A Pilgrim and a Pope

This week’s reflection is written by Fr. Jim Greenfield, OSFS, provincial.

Advent has begun, and I’d like to suggest some good reading or offer an idea for a Christmas gift, for those who desire to know as much as they can about our pope: Mark Shriver’s recently released Pilgrimage: My Search for the Real Pope Francis.

It is no surprise that Shriver employs the motif of pilgrimage as he comes to discover the real Pope Francis. Beginning the evening of March 13, 2013 when the newly-elected Pope Francis asked those gathered in the Piazza of St. Peter’s to bless him, Shriver notes how our pope is the “right messenger with the right message, a man of substance with an endearing style.” But an endearing question emerged for the author: Is this guy for real?

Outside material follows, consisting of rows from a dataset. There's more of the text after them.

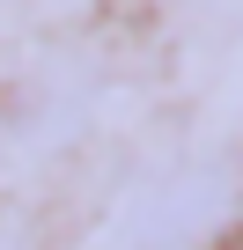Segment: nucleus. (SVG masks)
<instances>
[{"label":"nucleus","mask_w":243,"mask_h":250,"mask_svg":"<svg viewBox=\"0 0 243 250\" xmlns=\"http://www.w3.org/2000/svg\"><path fill=\"white\" fill-rule=\"evenodd\" d=\"M236 199H243V177L228 162H177V169L140 177L110 206L103 243L110 250H206L221 221L236 213Z\"/></svg>","instance_id":"1"},{"label":"nucleus","mask_w":243,"mask_h":250,"mask_svg":"<svg viewBox=\"0 0 243 250\" xmlns=\"http://www.w3.org/2000/svg\"><path fill=\"white\" fill-rule=\"evenodd\" d=\"M0 250H22V243H15V235H8V228H0Z\"/></svg>","instance_id":"2"}]
</instances>
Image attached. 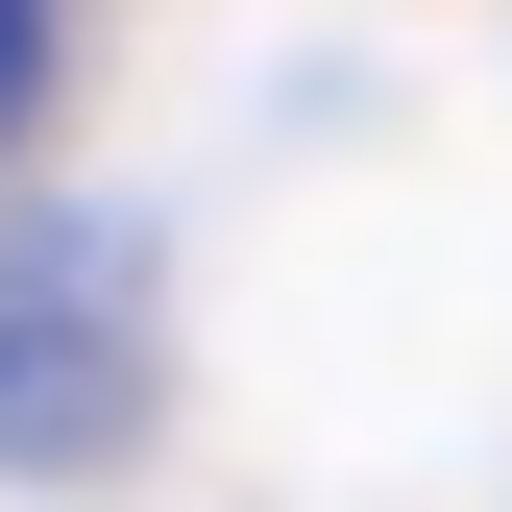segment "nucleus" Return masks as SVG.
I'll return each mask as SVG.
<instances>
[{
	"instance_id": "1",
	"label": "nucleus",
	"mask_w": 512,
	"mask_h": 512,
	"mask_svg": "<svg viewBox=\"0 0 512 512\" xmlns=\"http://www.w3.org/2000/svg\"><path fill=\"white\" fill-rule=\"evenodd\" d=\"M147 342H122V269L98 244H0V464H98Z\"/></svg>"
},
{
	"instance_id": "2",
	"label": "nucleus",
	"mask_w": 512,
	"mask_h": 512,
	"mask_svg": "<svg viewBox=\"0 0 512 512\" xmlns=\"http://www.w3.org/2000/svg\"><path fill=\"white\" fill-rule=\"evenodd\" d=\"M25 25H49V0H0V98H25Z\"/></svg>"
}]
</instances>
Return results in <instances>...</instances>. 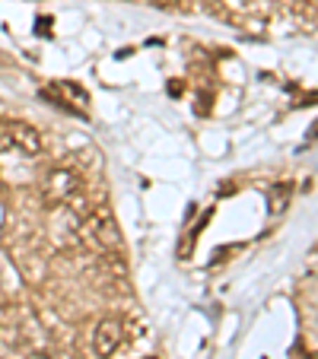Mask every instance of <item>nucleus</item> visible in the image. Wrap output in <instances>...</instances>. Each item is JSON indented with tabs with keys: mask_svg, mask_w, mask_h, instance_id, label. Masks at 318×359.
<instances>
[{
	"mask_svg": "<svg viewBox=\"0 0 318 359\" xmlns=\"http://www.w3.org/2000/svg\"><path fill=\"white\" fill-rule=\"evenodd\" d=\"M83 229H86V236L93 238L102 251H115V255L124 251L121 229H118L115 217H112L105 207H89V210L83 213Z\"/></svg>",
	"mask_w": 318,
	"mask_h": 359,
	"instance_id": "nucleus-1",
	"label": "nucleus"
},
{
	"mask_svg": "<svg viewBox=\"0 0 318 359\" xmlns=\"http://www.w3.org/2000/svg\"><path fill=\"white\" fill-rule=\"evenodd\" d=\"M4 137H7V140L20 149L22 156H41V153H45V140H41V134L32 128V124H26V121L4 124Z\"/></svg>",
	"mask_w": 318,
	"mask_h": 359,
	"instance_id": "nucleus-2",
	"label": "nucleus"
},
{
	"mask_svg": "<svg viewBox=\"0 0 318 359\" xmlns=\"http://www.w3.org/2000/svg\"><path fill=\"white\" fill-rule=\"evenodd\" d=\"M121 344H124V327H121V321H118V318L99 321V327H95V334H93V350H95V356H99V359L115 356V353L121 350Z\"/></svg>",
	"mask_w": 318,
	"mask_h": 359,
	"instance_id": "nucleus-3",
	"label": "nucleus"
},
{
	"mask_svg": "<svg viewBox=\"0 0 318 359\" xmlns=\"http://www.w3.org/2000/svg\"><path fill=\"white\" fill-rule=\"evenodd\" d=\"M41 191H45V197L51 203H67V201H74L77 191H80V178L70 169H55V172H48Z\"/></svg>",
	"mask_w": 318,
	"mask_h": 359,
	"instance_id": "nucleus-4",
	"label": "nucleus"
},
{
	"mask_svg": "<svg viewBox=\"0 0 318 359\" xmlns=\"http://www.w3.org/2000/svg\"><path fill=\"white\" fill-rule=\"evenodd\" d=\"M293 201V184L290 182H274L271 188H267V203H271V213L274 217H280V213L286 210V203Z\"/></svg>",
	"mask_w": 318,
	"mask_h": 359,
	"instance_id": "nucleus-5",
	"label": "nucleus"
},
{
	"mask_svg": "<svg viewBox=\"0 0 318 359\" xmlns=\"http://www.w3.org/2000/svg\"><path fill=\"white\" fill-rule=\"evenodd\" d=\"M58 89H64V93H70V95H74V102H77V105H80V109H83V105H86V102H89V95L83 93L80 86H74V83H58Z\"/></svg>",
	"mask_w": 318,
	"mask_h": 359,
	"instance_id": "nucleus-6",
	"label": "nucleus"
},
{
	"mask_svg": "<svg viewBox=\"0 0 318 359\" xmlns=\"http://www.w3.org/2000/svg\"><path fill=\"white\" fill-rule=\"evenodd\" d=\"M303 359H318V353H305V356Z\"/></svg>",
	"mask_w": 318,
	"mask_h": 359,
	"instance_id": "nucleus-7",
	"label": "nucleus"
},
{
	"mask_svg": "<svg viewBox=\"0 0 318 359\" xmlns=\"http://www.w3.org/2000/svg\"><path fill=\"white\" fill-rule=\"evenodd\" d=\"M147 359H159V356H147Z\"/></svg>",
	"mask_w": 318,
	"mask_h": 359,
	"instance_id": "nucleus-8",
	"label": "nucleus"
}]
</instances>
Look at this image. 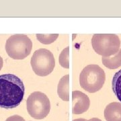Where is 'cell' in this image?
Returning a JSON list of instances; mask_svg holds the SVG:
<instances>
[{
    "label": "cell",
    "instance_id": "277c9868",
    "mask_svg": "<svg viewBox=\"0 0 121 121\" xmlns=\"http://www.w3.org/2000/svg\"><path fill=\"white\" fill-rule=\"evenodd\" d=\"M32 48V42L28 36L17 34L10 36L6 41L5 50L13 59L22 60L28 56Z\"/></svg>",
    "mask_w": 121,
    "mask_h": 121
},
{
    "label": "cell",
    "instance_id": "e0dca14e",
    "mask_svg": "<svg viewBox=\"0 0 121 121\" xmlns=\"http://www.w3.org/2000/svg\"><path fill=\"white\" fill-rule=\"evenodd\" d=\"M73 121H87V120H86V119H83V118H78V119L73 120Z\"/></svg>",
    "mask_w": 121,
    "mask_h": 121
},
{
    "label": "cell",
    "instance_id": "5bb4252c",
    "mask_svg": "<svg viewBox=\"0 0 121 121\" xmlns=\"http://www.w3.org/2000/svg\"><path fill=\"white\" fill-rule=\"evenodd\" d=\"M5 121H25V120L20 116L18 115H13L12 117H8Z\"/></svg>",
    "mask_w": 121,
    "mask_h": 121
},
{
    "label": "cell",
    "instance_id": "2e32d148",
    "mask_svg": "<svg viewBox=\"0 0 121 121\" xmlns=\"http://www.w3.org/2000/svg\"><path fill=\"white\" fill-rule=\"evenodd\" d=\"M2 67H3V59L0 56V71L2 69Z\"/></svg>",
    "mask_w": 121,
    "mask_h": 121
},
{
    "label": "cell",
    "instance_id": "30bf717a",
    "mask_svg": "<svg viewBox=\"0 0 121 121\" xmlns=\"http://www.w3.org/2000/svg\"><path fill=\"white\" fill-rule=\"evenodd\" d=\"M102 61L103 65L107 68L115 69L121 66V49L113 56L102 57Z\"/></svg>",
    "mask_w": 121,
    "mask_h": 121
},
{
    "label": "cell",
    "instance_id": "4fadbf2b",
    "mask_svg": "<svg viewBox=\"0 0 121 121\" xmlns=\"http://www.w3.org/2000/svg\"><path fill=\"white\" fill-rule=\"evenodd\" d=\"M69 47L64 48L62 52H60L59 61L60 65L66 69H69Z\"/></svg>",
    "mask_w": 121,
    "mask_h": 121
},
{
    "label": "cell",
    "instance_id": "9c48e42d",
    "mask_svg": "<svg viewBox=\"0 0 121 121\" xmlns=\"http://www.w3.org/2000/svg\"><path fill=\"white\" fill-rule=\"evenodd\" d=\"M69 75H66L61 78L57 87V93L60 99L63 101H69Z\"/></svg>",
    "mask_w": 121,
    "mask_h": 121
},
{
    "label": "cell",
    "instance_id": "8fae6325",
    "mask_svg": "<svg viewBox=\"0 0 121 121\" xmlns=\"http://www.w3.org/2000/svg\"><path fill=\"white\" fill-rule=\"evenodd\" d=\"M112 89L117 98L121 102V69L113 76Z\"/></svg>",
    "mask_w": 121,
    "mask_h": 121
},
{
    "label": "cell",
    "instance_id": "6da1fadb",
    "mask_svg": "<svg viewBox=\"0 0 121 121\" xmlns=\"http://www.w3.org/2000/svg\"><path fill=\"white\" fill-rule=\"evenodd\" d=\"M25 87L20 78L13 74L0 75V107L12 109L17 107L24 99Z\"/></svg>",
    "mask_w": 121,
    "mask_h": 121
},
{
    "label": "cell",
    "instance_id": "8992f818",
    "mask_svg": "<svg viewBox=\"0 0 121 121\" xmlns=\"http://www.w3.org/2000/svg\"><path fill=\"white\" fill-rule=\"evenodd\" d=\"M28 112L37 120L43 119L50 112L51 103L46 94L40 91L32 93L26 101Z\"/></svg>",
    "mask_w": 121,
    "mask_h": 121
},
{
    "label": "cell",
    "instance_id": "7a4b0ae2",
    "mask_svg": "<svg viewBox=\"0 0 121 121\" xmlns=\"http://www.w3.org/2000/svg\"><path fill=\"white\" fill-rule=\"evenodd\" d=\"M105 80L104 71L97 65H87L79 75L80 86L90 93H95L101 90Z\"/></svg>",
    "mask_w": 121,
    "mask_h": 121
},
{
    "label": "cell",
    "instance_id": "7c38bea8",
    "mask_svg": "<svg viewBox=\"0 0 121 121\" xmlns=\"http://www.w3.org/2000/svg\"><path fill=\"white\" fill-rule=\"evenodd\" d=\"M36 36V39L42 44H49L54 43L56 40L59 36V35L58 34H49V35L37 34Z\"/></svg>",
    "mask_w": 121,
    "mask_h": 121
},
{
    "label": "cell",
    "instance_id": "9a60e30c",
    "mask_svg": "<svg viewBox=\"0 0 121 121\" xmlns=\"http://www.w3.org/2000/svg\"><path fill=\"white\" fill-rule=\"evenodd\" d=\"M102 121L99 118H91L90 120H88V121Z\"/></svg>",
    "mask_w": 121,
    "mask_h": 121
},
{
    "label": "cell",
    "instance_id": "ba28073f",
    "mask_svg": "<svg viewBox=\"0 0 121 121\" xmlns=\"http://www.w3.org/2000/svg\"><path fill=\"white\" fill-rule=\"evenodd\" d=\"M104 118L106 121H121V104L112 102L104 110Z\"/></svg>",
    "mask_w": 121,
    "mask_h": 121
},
{
    "label": "cell",
    "instance_id": "52a82bcc",
    "mask_svg": "<svg viewBox=\"0 0 121 121\" xmlns=\"http://www.w3.org/2000/svg\"><path fill=\"white\" fill-rule=\"evenodd\" d=\"M72 112L73 114H83L90 108V101L88 96L80 91L72 92Z\"/></svg>",
    "mask_w": 121,
    "mask_h": 121
},
{
    "label": "cell",
    "instance_id": "3957f363",
    "mask_svg": "<svg viewBox=\"0 0 121 121\" xmlns=\"http://www.w3.org/2000/svg\"><path fill=\"white\" fill-rule=\"evenodd\" d=\"M91 44L97 54L110 57L119 51L121 40L114 34H95L91 39Z\"/></svg>",
    "mask_w": 121,
    "mask_h": 121
},
{
    "label": "cell",
    "instance_id": "5b68a950",
    "mask_svg": "<svg viewBox=\"0 0 121 121\" xmlns=\"http://www.w3.org/2000/svg\"><path fill=\"white\" fill-rule=\"evenodd\" d=\"M30 63L35 73L44 77L51 73L55 66V60L50 51L46 48H40L34 52Z\"/></svg>",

Having recently completed a wonderful biography about his own father in A Good Man: Rediscovering My Father, Sargent Shriver, Mark was asked to write another book about the Holy Father. What ensued for him was a pilgrimage to Buenos Aires to encounter who Jorge Mario Bergolio is, how he was formed in the Latin American culture of the capitol of Argentina, and why it matters that we know the chapters in Pope Francis’ life before he became pope.

I was delighted to learn of the Salesian influence on our pope, as his father befriended many Salesian priests while he lived in Italy. When he emigrated to Argentina, he stayed with a Salesian community in Buenos Aires. In that context, Mario Bergolio met his wife Regina, and 12 months later Jorge was born on December 17 and baptized 12 days later on Christmas Day in 1936 by a Salesian priest. And, the future pope would eventually be schooled for a while by the Salesians, too.

Shriver takes us through the many touchstones of Jorge Mario Bergolio’s life as a young kid who was influenced by his family, especially his grandmother whose note to him at ordination is kept in his breviary today. We learn about the pope’s job at a hosiery factory alongside going to school and his work in a laboratory as a budding chemist.

Much like the founder of the Jesuits, Ignatius of Loyola, Bergolio also had a near-death experience when the lining of his lungs contained three pulmonary cysts needing to be removed. At that time, Bergolio credits a daring nurse whose practical experience with patients led her to triple the dose of medication he was taking; this saved his life.

Shriver, himself a product of two schools run by the Society of Jesus, shares his own experience of the concepts that make up Jesuit spirituality. Clearly, he has benefitted from the Jesuits’ influence as a student, young politician, husband, father, and now as president of Save the Children Action Network, where he leads a mobilization of energies to end preventable maternal, newborn, and child deaths globally and tries to ensure that every child in the United States has access to high-quality early childhood education.

What I found most touching about Shriver’s book is aforementioned the theme of pilgrimage that permeates each of the brief chapters in the book. He invites us into his wrestling with the people, places, concepts, and ponderings while on his journey.

But, pilgrimage is not just about traveling to a holy or even an intriguing place. To develop the heart of a true pilgrim, one needs only to poise one’s heart to be open to something new that may emerge from within the ordinary all around us that is life changing or transformational.

As we begin the season of Advent, we do not need travel to a faraway place. Rather, we can go rejoicing “to the house of the Lord,” as Psalm 122 reminded us last Sunday at Mass, into the four weeks of Advent. “The longing to love the beauty of the world in a human being is essentially the longing for the Incarnation,” as Simone Weil wrote in Waiting for God. Mark Shriver, by sharing both his pilgrimage to Argentina and to his own heart, reveals the beauty of a world leader, Pope Francis, who beckons us to incarnate the presence of Jesus Christ in our own zip code. And, now knowing the influence the Salesians had on our Pope, we, too, can make the world as beautiful as he has by following the ageless advice of St. Francis de Sales who tells us simply: Be who you are and be that well!